───── Exercise data ─────
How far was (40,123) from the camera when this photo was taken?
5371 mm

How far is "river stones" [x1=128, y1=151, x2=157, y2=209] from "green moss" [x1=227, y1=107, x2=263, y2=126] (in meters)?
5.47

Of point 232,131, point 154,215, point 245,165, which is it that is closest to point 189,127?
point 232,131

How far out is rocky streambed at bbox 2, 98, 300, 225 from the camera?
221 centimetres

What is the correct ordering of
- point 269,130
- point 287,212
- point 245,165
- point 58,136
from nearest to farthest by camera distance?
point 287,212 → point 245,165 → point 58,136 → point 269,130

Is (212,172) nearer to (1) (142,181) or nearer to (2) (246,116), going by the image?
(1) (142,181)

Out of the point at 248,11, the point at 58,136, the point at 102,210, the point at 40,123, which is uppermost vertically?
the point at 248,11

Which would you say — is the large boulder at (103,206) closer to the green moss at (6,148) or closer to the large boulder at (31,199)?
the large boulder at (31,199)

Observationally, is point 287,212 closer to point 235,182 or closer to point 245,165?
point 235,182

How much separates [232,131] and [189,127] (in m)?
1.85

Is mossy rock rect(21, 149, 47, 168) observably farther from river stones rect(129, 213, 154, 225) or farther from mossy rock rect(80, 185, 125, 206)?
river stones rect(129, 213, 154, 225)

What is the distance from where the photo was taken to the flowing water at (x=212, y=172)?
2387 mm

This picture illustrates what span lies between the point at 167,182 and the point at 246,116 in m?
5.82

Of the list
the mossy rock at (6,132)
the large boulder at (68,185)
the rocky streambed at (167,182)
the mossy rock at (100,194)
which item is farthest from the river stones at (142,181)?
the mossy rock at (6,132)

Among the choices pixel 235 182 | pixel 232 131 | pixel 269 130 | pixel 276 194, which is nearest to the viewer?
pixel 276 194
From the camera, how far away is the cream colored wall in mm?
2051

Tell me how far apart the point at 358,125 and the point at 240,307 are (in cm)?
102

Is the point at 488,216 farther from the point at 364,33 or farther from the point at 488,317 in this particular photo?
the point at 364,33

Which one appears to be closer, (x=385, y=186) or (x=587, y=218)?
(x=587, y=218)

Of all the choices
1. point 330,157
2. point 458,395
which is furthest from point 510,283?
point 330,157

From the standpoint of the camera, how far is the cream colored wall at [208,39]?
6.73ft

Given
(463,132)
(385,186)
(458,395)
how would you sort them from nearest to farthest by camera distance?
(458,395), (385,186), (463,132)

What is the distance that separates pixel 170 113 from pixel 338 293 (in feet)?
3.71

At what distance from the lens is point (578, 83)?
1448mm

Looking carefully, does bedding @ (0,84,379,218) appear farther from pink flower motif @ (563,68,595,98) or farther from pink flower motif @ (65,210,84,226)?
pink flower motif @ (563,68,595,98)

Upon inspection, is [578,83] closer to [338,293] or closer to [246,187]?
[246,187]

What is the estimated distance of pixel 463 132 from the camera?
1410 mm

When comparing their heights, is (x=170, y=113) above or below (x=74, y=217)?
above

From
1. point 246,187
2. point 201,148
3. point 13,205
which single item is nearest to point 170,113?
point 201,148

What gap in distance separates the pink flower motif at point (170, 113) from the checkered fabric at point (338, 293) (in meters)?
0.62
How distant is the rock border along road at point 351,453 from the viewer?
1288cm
─────
■ Stated task
Exactly reproduce all of the entries.

■ Written solution
How far was (40,123) from the camera when this photo was taken?
5371 mm

How far is "river stones" [x1=128, y1=151, x2=157, y2=209] from "green moss" [x1=227, y1=107, x2=263, y2=126] (in meters)?
5.47

Of point 232,131, point 154,215, point 245,165, which is it that is closest to point 189,127?
point 232,131

How far out is rocky streambed at bbox 2, 98, 300, 225 from the camera?
221 centimetres

What is the correct ordering of
- point 269,130
- point 287,212
- point 245,165
- point 58,136
from nearest to farthest by camera distance?
point 287,212 → point 245,165 → point 58,136 → point 269,130

Is (212,172) nearer to (1) (142,181) or nearer to (2) (246,116), going by the image?
(1) (142,181)

Out of the point at 248,11, the point at 58,136, the point at 102,210, the point at 40,123, which is uppermost vertically?
the point at 248,11

Which would you say — is the large boulder at (103,206) closer to the green moss at (6,148) or closer to the large boulder at (31,199)?
the large boulder at (31,199)

Observationally, is point 287,212 closer to point 235,182 or closer to point 245,165?
point 235,182

How much separates [232,131] and [189,127] (in m)?
1.85

Is mossy rock rect(21, 149, 47, 168) observably farther from river stones rect(129, 213, 154, 225) or farther from mossy rock rect(80, 185, 125, 206)?
river stones rect(129, 213, 154, 225)

What is the distance from where the photo was taken to the flowing water at (x=212, y=172)?
2387 mm

This picture illustrates what span lies between the point at 167,182 and the point at 246,116 in m?
5.82

Of the list
the mossy rock at (6,132)
the large boulder at (68,185)
the rocky streambed at (167,182)
the mossy rock at (100,194)
which item is farthest from the river stones at (142,181)?
the mossy rock at (6,132)

Among the choices pixel 235 182 | pixel 232 131 | pixel 269 130 | pixel 276 194, which is nearest to the viewer?
pixel 276 194
From the camera, how far away is the cream colored wall in mm?
2051

Tell me how far apart the point at 358,125 and the point at 240,307 are (in cm)?
102

Is the point at 488,216 farther from the point at 364,33 or farther from the point at 488,317 in this particular photo?
the point at 364,33

Which one appears to be closer, (x=385, y=186) or (x=587, y=218)?
(x=587, y=218)

Of all the choices
1. point 330,157
2. point 458,395
which is furthest from point 510,283?
point 330,157

From the standpoint of the camera, how far is the cream colored wall at [208,39]?
6.73ft

Given
(463,132)
(385,186)
(458,395)
how would you sort them from nearest to farthest by camera distance?
(458,395), (385,186), (463,132)

What is the distance that separates pixel 170 113 from pixel 338 293 (in feet)?
3.71

At what distance from the lens is point (578, 83)?
1448mm

Looking carefully, does bedding @ (0,84,379,218) appear farther from pink flower motif @ (563,68,595,98) or farther from pink flower motif @ (65,210,84,226)?
pink flower motif @ (563,68,595,98)

Upon inspection, is [578,83] closer to [338,293] or closer to [246,187]?
[246,187]

What is the estimated distance of pixel 463 132 from the camera?
1410 mm

When comparing their heights, is (x=170, y=113) above or below (x=74, y=217)?
above

From
1. point 246,187
2. point 201,148
3. point 13,205
which single item is nearest to point 170,113?
point 201,148

What gap in distance separates the pink flower motif at point (170, 113) from the checkered fabric at point (338, 293) (in meters)?
0.62
How distant is the rock border along road at point 351,453 from the viewer?
1288cm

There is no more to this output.